Many taxpayers, however, won’t soon forget watching the millions they coughed up for the original bridge — whose creator Brooklyn Bridge Park leaders fired and sued in 2016 amid the span’s first fix — essentially go down the drain now that most of the Squibb will be replaced, according to a Brooklyn Heights resident who formerly represented the neighborhood in Albany for 30 years.

“We spent a lot of money on that bridge and it’s been a major disappointment,” said attorney and former state Sen. Martin Connor, who sits on the Brooklyn Bridge Park Corporation’s 17-member board of directors.

Landau said he expects the second iteration of the Squibb Bridge to be ready by 2020 — the same year a local pol hopes the pool meadow stewards are building in Squibb Park will open as well.

But the park head — who before the bridge shuttered in July said he could not promise that construction of the pool wouldn’t require him to close the span he is now replacing — wouldn’t comment on the possibility of the two projects butting heads.

And he offered no more clarity on when the swimming hole will be ready for locals to dive in, stating his staff must first raise all the necessary funds and choose an architect before he can provide a timeline.

“I’m not going to give you a year,” he said. “What we have said is that we hope to have the pool as soon as we can.
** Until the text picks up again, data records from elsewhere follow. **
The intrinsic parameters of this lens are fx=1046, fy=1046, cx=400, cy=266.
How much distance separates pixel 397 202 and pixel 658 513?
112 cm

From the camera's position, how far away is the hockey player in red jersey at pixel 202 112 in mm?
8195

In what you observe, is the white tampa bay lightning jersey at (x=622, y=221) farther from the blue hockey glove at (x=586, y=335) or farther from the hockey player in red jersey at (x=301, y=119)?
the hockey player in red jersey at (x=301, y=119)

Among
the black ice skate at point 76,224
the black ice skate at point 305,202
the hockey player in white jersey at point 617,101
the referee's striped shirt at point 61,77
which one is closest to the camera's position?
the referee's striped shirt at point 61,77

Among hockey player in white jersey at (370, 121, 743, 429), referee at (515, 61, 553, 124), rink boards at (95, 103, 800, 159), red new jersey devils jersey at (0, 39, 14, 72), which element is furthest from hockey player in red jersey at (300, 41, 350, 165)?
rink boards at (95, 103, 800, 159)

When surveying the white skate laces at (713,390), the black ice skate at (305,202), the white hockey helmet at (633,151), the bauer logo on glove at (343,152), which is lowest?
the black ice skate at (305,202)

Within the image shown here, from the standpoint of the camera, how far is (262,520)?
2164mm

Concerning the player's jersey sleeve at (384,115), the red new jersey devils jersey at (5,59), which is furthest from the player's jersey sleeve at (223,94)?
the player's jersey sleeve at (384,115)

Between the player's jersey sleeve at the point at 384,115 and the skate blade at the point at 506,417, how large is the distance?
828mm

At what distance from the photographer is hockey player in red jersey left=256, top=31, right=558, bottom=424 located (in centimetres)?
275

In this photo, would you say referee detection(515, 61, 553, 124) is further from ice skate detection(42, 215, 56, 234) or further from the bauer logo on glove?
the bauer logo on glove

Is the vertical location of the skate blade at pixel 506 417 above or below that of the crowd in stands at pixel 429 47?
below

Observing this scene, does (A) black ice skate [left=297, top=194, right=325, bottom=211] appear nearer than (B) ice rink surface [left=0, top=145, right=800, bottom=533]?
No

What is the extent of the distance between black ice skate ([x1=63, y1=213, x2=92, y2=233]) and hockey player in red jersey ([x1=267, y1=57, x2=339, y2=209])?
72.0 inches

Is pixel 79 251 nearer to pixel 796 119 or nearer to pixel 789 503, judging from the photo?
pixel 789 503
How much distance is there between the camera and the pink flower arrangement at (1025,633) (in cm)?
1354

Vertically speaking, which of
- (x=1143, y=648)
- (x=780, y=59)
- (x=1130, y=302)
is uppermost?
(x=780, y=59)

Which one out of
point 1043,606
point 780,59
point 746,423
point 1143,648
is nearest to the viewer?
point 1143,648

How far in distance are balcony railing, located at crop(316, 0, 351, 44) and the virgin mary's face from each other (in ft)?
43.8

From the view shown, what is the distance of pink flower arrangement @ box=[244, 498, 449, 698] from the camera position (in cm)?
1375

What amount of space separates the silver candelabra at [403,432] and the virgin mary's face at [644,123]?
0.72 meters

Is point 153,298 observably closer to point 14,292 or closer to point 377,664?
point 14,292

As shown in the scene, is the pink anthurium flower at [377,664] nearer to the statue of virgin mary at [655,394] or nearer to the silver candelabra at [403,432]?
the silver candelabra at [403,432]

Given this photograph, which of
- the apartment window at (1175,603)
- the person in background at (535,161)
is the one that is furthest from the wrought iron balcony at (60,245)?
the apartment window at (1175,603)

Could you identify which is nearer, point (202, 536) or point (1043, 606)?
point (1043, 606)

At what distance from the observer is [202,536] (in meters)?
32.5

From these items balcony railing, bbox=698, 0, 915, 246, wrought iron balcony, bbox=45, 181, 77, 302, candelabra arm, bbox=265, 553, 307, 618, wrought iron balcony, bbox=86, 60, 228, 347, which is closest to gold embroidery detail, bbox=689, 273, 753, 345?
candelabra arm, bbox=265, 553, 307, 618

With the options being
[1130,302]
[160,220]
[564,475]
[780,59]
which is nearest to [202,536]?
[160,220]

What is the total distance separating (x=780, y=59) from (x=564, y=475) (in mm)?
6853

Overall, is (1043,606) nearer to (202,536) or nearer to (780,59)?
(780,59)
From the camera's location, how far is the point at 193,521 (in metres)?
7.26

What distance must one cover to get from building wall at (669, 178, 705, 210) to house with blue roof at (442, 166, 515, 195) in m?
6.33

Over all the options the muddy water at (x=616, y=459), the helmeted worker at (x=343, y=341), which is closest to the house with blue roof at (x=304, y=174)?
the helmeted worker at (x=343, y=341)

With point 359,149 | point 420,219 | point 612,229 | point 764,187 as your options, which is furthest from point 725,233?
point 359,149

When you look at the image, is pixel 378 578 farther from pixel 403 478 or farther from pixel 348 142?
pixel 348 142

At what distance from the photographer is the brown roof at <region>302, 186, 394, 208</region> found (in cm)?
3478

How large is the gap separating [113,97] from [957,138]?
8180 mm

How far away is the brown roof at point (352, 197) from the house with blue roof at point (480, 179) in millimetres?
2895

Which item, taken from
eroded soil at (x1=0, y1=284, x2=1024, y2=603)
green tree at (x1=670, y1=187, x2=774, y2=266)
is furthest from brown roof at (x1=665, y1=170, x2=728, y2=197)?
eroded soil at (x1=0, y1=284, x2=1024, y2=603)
Once we have an architect on board, and the fund-raising continues, we will have a better sense of a schedule for the pool.”

Landau also is confident that the looming reconstruction of the Brooklyn–Queens Expressway’s triple cantilever — which stretches 1.5 miles between Atlantic Avenue and Sands Street, and cuts beneath the stretch of Columbia Heights where locals currently enter Middagh Street’s Squibb Park — won’t affect work on the new bridge or pool, although he conceded that using either during the expressway repair may not be a pleasant experience.

“It is possible that while the BQE is (under) construction there will be impact of the enjoyment of the space as it relates to noise and dust, but there are things we can do operationally to mitigate that as well once the pool is open,” he said.